BEGIN Records for processing

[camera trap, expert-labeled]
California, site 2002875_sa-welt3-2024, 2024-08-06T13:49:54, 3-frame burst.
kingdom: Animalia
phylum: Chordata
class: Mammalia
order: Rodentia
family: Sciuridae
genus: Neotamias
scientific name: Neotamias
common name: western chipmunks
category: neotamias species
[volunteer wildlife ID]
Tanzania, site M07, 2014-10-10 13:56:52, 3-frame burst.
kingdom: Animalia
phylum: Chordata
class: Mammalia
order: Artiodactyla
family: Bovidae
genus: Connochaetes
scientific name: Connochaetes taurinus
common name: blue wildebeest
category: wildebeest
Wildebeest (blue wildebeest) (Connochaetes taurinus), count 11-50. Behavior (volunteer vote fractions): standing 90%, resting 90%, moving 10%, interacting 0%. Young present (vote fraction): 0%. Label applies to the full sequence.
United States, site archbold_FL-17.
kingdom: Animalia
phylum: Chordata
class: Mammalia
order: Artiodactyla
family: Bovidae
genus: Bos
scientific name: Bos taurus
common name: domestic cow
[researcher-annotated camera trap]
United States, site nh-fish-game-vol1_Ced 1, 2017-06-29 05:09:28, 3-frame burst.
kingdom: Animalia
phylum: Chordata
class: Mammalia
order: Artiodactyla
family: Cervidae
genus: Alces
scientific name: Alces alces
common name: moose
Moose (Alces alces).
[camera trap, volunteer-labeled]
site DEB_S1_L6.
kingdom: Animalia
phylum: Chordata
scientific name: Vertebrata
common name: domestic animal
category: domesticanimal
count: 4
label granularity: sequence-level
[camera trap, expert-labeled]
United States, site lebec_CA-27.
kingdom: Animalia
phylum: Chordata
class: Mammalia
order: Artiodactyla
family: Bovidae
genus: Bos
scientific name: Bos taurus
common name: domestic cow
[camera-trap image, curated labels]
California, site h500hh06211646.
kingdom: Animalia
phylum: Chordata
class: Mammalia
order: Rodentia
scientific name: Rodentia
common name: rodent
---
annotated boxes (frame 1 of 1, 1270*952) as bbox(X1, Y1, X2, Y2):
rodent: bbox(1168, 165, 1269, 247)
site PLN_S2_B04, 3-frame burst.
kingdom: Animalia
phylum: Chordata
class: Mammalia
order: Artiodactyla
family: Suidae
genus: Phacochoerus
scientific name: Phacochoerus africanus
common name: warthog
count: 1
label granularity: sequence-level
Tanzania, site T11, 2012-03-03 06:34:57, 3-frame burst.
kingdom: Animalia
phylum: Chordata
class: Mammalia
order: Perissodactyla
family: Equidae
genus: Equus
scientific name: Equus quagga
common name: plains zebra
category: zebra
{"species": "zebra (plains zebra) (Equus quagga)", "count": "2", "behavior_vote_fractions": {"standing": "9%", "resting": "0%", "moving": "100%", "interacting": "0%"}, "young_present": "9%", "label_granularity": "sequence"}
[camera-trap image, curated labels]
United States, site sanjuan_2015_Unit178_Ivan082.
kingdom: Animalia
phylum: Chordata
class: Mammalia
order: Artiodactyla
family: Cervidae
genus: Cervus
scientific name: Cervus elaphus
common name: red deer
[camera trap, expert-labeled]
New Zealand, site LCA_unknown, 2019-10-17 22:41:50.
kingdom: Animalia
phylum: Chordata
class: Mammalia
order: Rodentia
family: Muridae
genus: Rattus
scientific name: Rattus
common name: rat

END Records for processing

Task requirements:
Output the entries exactly.

Task response:
[camera trap, expert-labeled]
California, site 2002875_sa-welt3-2024, 2024-08-06T13:49:54, 3-frame burst.
kingdom: Animalia
phylum: Chordata
class: Mammalia
order: Rodentia
family: Sciuridae
genus: Neotamias
scientific name: Neotamias
common name: western chipmunks
category: neotamias species
[volunteer wildlife ID]
Tanzania, site M07, 2014-10-10 13:56:52, 3-frame burst.
kingdom: Animalia
phylum: Chordata
class: Mammalia
order: Artiodactyla
family: Bovidae
genus: Connochaetes
scientific name: Connochaetes taurinus
common name: blue wildebeest
category: wildebeest
Wildebeest (blue wildebeest) (Connochaetes taurinus), count 11-50. Behavior (volunteer vote fractions): standing 90%, resting 90%, moving 10%, interacting 0%. Young present (vote fraction): 0%. Label applies to the full sequence.
United States, site archbold_FL-17.
kingdom: Animalia
phylum: Chordata
class: Mammalia
order: Artiodactyla
family: Bovidae
genus: Bos
scientific name: Bos taurus
common name: domestic cow
[researcher-annotated camera trap]
United States, site nh-fish-game-vol1_Ced 1, 2017-06-29 05:09:28, 3-frame burst.
kingdom: Animalia
phylum: Chordata
class: Mammalia
order: Artiodactyla
family: Cervidae
genus: Alces
scientific name: Alces alces
common name: moose
Moose (Alces alces).
[camera trap, volunteer-labeled]
site DEB_S1_L6.
kingdom: Animalia
phylum: Chordata
scientific name: Vertebrata
common name: domestic animal
category: domesticanimal
count: 4
label granularity: sequence-level
[camera trap, expert-labeled]
United States, site lebec_CA-27.
kingdom: Animalia
phylum: Chordata
class: Mammalia
order: Artiodactyla
family: Bovidae
genus: Bos
scientific name: Bos taurus
common name: domestic cow
[camera-trap image, curated labels]
California, site h500hh06211646.
kingdom: Animalia
phylum: Chordata
class: Mammalia
order: Rodentia
scientific name: Rodentia
common name: rodent
---
annotated boxes (frame 1 of 1, 1270*952) as bbox(X1, Y1, X2, Y2):
rodent: bbox(1168, 165, 1269, 247)
site PLN_S2_B04, 3-frame burst.
kingdom: Animalia
phylum: Chordata
class: Mammalia
order: Artiodactyla
family: Suidae
genus: Phacochoerus
scientific name: Phacochoerus africanus
common name: warthog
count: 1
label granularity: sequence-level
Tanzania, site T11, 2012-03-03 06:34:57, 3-frame burst.
kingdom: Animalia
phylum: Chordata
class: Mammalia
order: Perissodactyla
family: Equidae
genus: Equus
scientific name: Equus quagga
common name: plains zebra
category: zebra
{"species": "zebra (plains zebra) (Equus quagga)", "count": "2", "behavior_vote_fractions": {"standing": "9%", "resting": "0%", "moving": "100%", "interacting": "0%"}, "young_present": "9%", "label_granularity": "sequence"}
[camera-trap image, curated labels]
United States, site sanjuan_2015_Unit178_Ivan082.
kingdom: Animalia
phylum: Chordata
class: Mammalia
order: Artiodactyla
family: Cervidae
genus: Cervus
scientific name: Cervus elaphus
common name: red deer
[camera trap, expert-labeled]
New Zealand, site LCA_unknown, 2019-10-17 22:41:50.
kingdom: Animalia
phylum: Chordata
class: Mammalia
order: Rodentia
family: Muridae
genus: Rattus
scientific name: Rattus
common name: rat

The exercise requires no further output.